In a major move to simplify business operations and attract foreign investment, Egypt is launching its first electronic one-stop licensing platform this week to unify and digitize business registration procedures, according to Minister of Investment and Foreign Trade Hassan El Khatib at the U.S.-Egypt Policy Leaders Forum, hosted by the American Chamber of Commerce in Egypt on May 25.
Boosting investments
“This platform, for the first time, is actually a manifestation of the one-stop shop,” El Khatib said, signaling the government’s determination to cut red tape and streamline the investment process.
As part of broader efforts to liberalize trade and boost foreign direct investment, El Khatib also revealed reforms to open Egypt’s automotive market to U.S. standards, making it easier to import American cars and parts. “We see Egypt as a very competitive destination today, and with trade openness, we can open a lot of markets—especially with our trade agreements in place,” he said.
To further facilitate U.S. investment, Egypt will establish a dedicated U.S. Investment Unit within the General Authority for Investment to accelerate and support American projects. “Because of the important relationship and the strategic nature of U.S. investment, we decided to have a dedicated investment unit to facilitate and accelerate U.S. investments in Egypt and address their unique needs,” El Khatib added.
Open for business
The forum also featured Minister of Planning and Economic Development Rania Al-Mashat and Minister of Finance Ahmed Kouchouk, who joined El Khatib in presenting a unified vision for Egypt’s economic growth.

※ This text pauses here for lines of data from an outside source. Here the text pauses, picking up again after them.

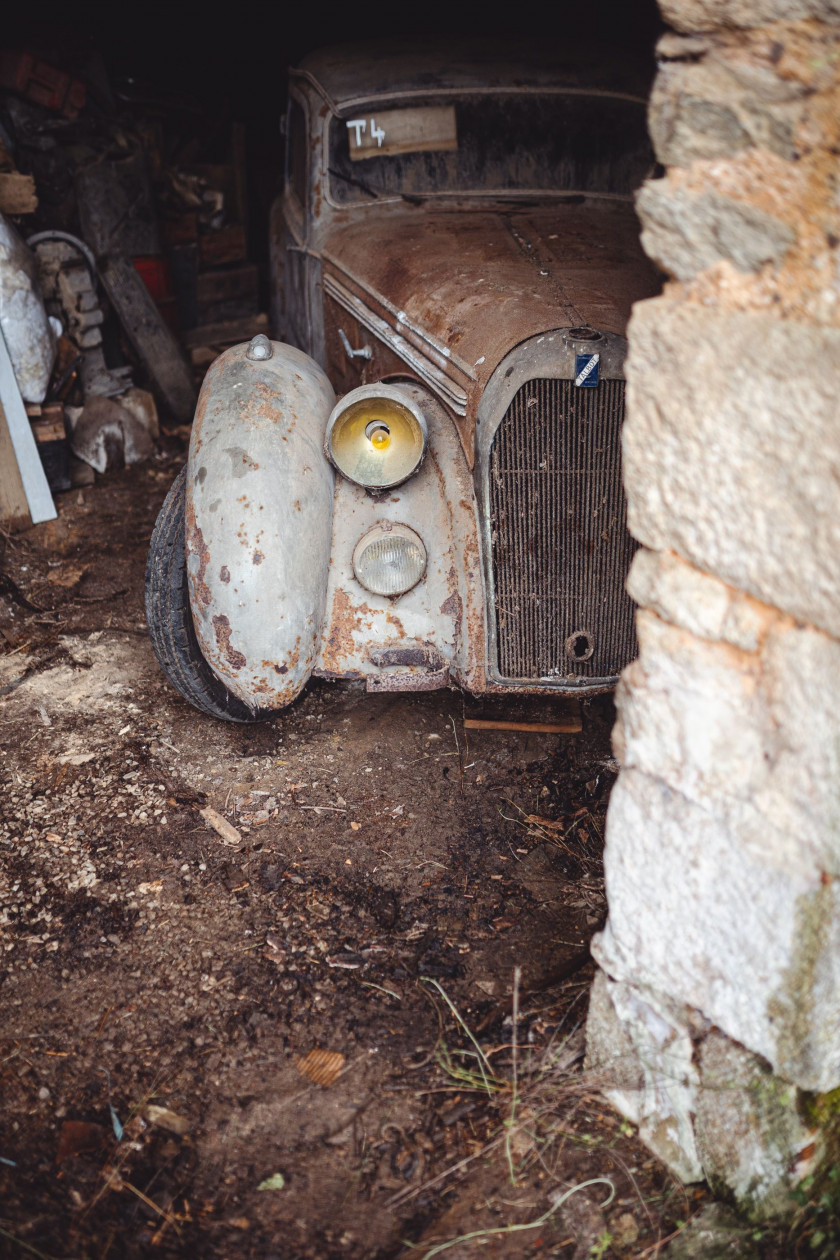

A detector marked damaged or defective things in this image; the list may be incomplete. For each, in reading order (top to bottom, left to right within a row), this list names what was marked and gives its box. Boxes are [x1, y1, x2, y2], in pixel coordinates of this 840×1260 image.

rust patch [183, 493, 211, 607]
rust patch [211, 614, 248, 675]
rusty fender [186, 342, 334, 710]
rusty car body [144, 41, 659, 720]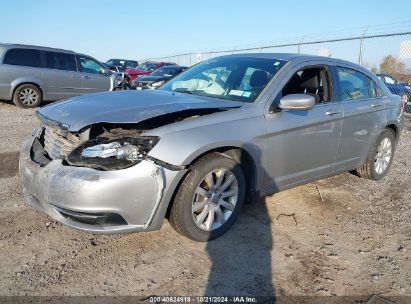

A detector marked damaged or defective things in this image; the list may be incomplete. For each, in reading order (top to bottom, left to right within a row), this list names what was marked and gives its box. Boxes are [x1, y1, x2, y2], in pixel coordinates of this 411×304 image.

broken front bumper [19, 136, 187, 235]
shattered headlight [67, 137, 159, 171]
crumpled hood [37, 89, 241, 131]
damaged silver sedan [20, 53, 406, 241]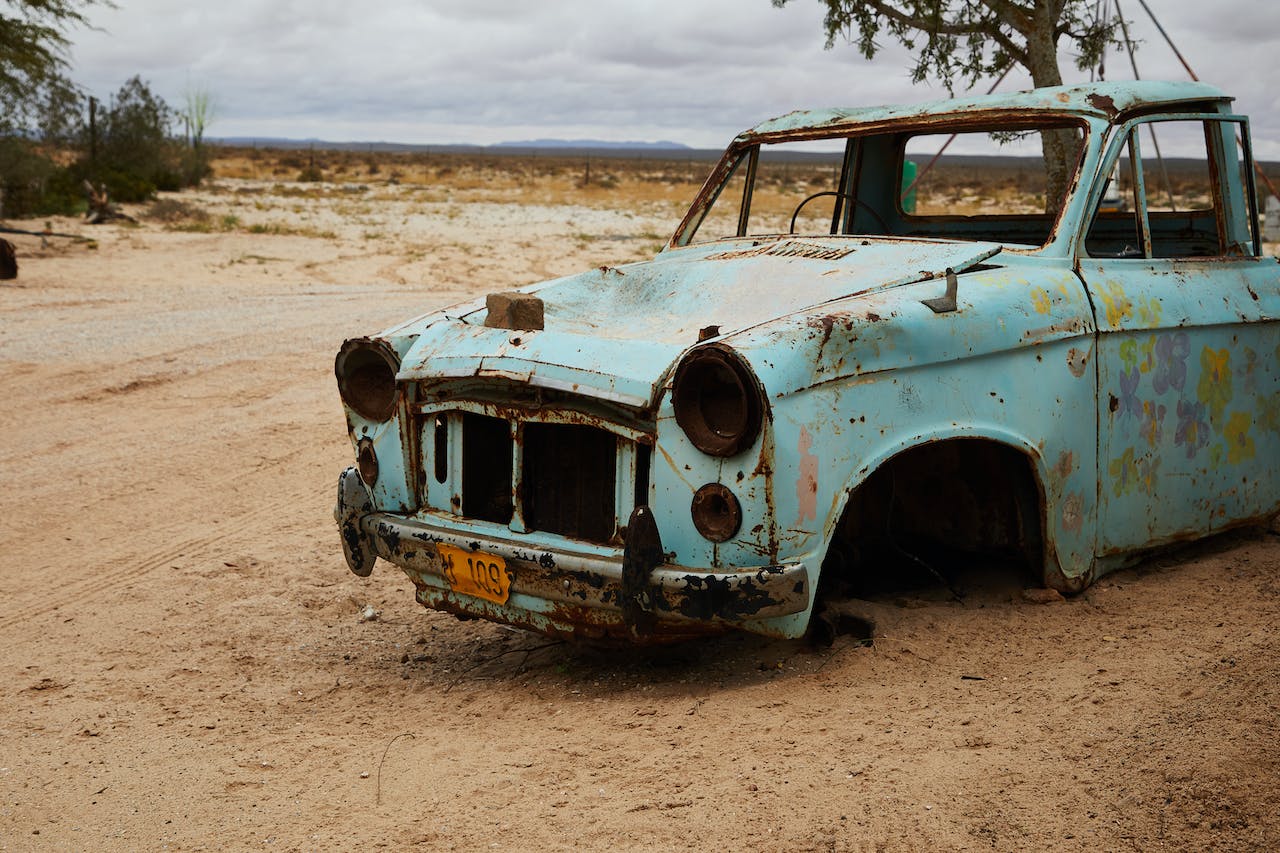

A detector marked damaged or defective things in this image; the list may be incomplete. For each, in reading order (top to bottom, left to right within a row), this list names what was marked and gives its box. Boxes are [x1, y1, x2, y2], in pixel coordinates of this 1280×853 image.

rusted headlight rim [335, 338, 399, 420]
rusted headlight rim [670, 343, 757, 455]
rusted headlight rim [696, 481, 747, 540]
abandoned car [332, 81, 1280, 637]
rusty car [332, 81, 1280, 637]
rusted metal panel [332, 81, 1280, 637]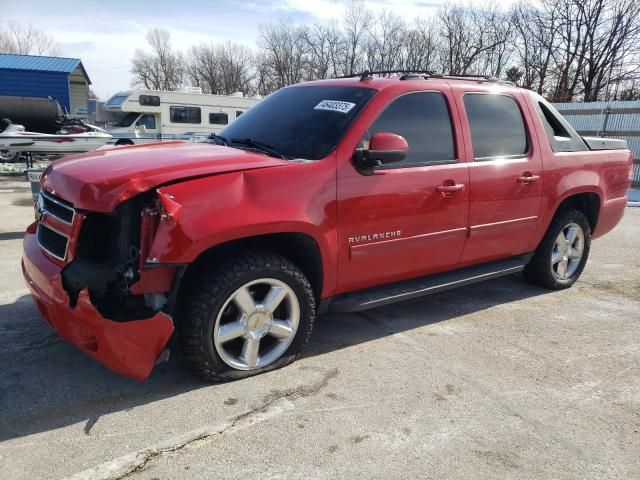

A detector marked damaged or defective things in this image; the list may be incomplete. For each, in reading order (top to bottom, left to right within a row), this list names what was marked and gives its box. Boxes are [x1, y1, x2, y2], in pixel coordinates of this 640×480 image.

crushed front bumper [22, 229, 174, 382]
cracked pavement [0, 177, 636, 480]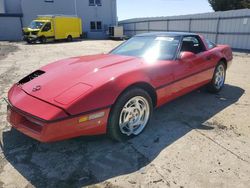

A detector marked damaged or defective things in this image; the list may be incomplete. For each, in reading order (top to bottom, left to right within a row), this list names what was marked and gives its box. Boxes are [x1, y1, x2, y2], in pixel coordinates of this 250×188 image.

cracked pavement [0, 40, 249, 187]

Their message to U.S. investors was clear: Egypt is open for business and actively seeking strategic partnerships.
Minister Al-Mashat highlighted Egypt’s skilled workforce, infrastructure transformation, and shift toward a more export-driven, tradable economy. “Egypt offers a very important distinction compared to other countries in the region—a diversified economy, a broad industrial base,” she said.
She pointed to emerging sectors such as the digital economy, green energy, and logistics as pillars of the country’s transformation. “We’re moving from an economy based on non-tradable sectors to tradable sectors—more industry and more exports—because that’s where the productivity is,” Al-Mashat explained.
Al-Mashat noted strong growth in non-petroleum manufacturing and tourism (both expanding at 18%), as well as in ICT and transportation (around 10%), supported by structural reforms focusing on macroeconomic resilience, competitiveness, and sustainability. “For Egypt, the green transition is an investment, employment, and export opportunity,” she said.
Building trust
Finance Minister Ahmed Kouchouk outlined Egypt’s approach to maintaining fiscal discipline while fostering growth, reporting a 40% increase in tax revenues without raising rates. “We simplified, we reduced the burden, and we started a new chapter—a new relation where we want to bring back trust,” Kouchouk said.
He reaffirmed Egypt’s commitment to a balanced policy that supports social protection and economic activity while maintaining financial discipline.
Echoing these themes, El Khatib addressed the need to eliminate bureaucratic inefficiencies, citing the recent removal of two longstanding levies: the 1% training and qualifying fund tax and the social solidarity contribution. These steps are part of a larger effort to improve Egypt’s investment climate and reduce hidden costs on businesses.
“Nearshoring is a reality. Supply chain shifts are a reality,” El Khatib said. “This is part of the menu offered to the companies that operate in Egypt.” With sweeping reforms, strategic positioning, and a focus on investor facilitation, Egypt is positioning itself as a preferred destination for American investment and a regional trade hub.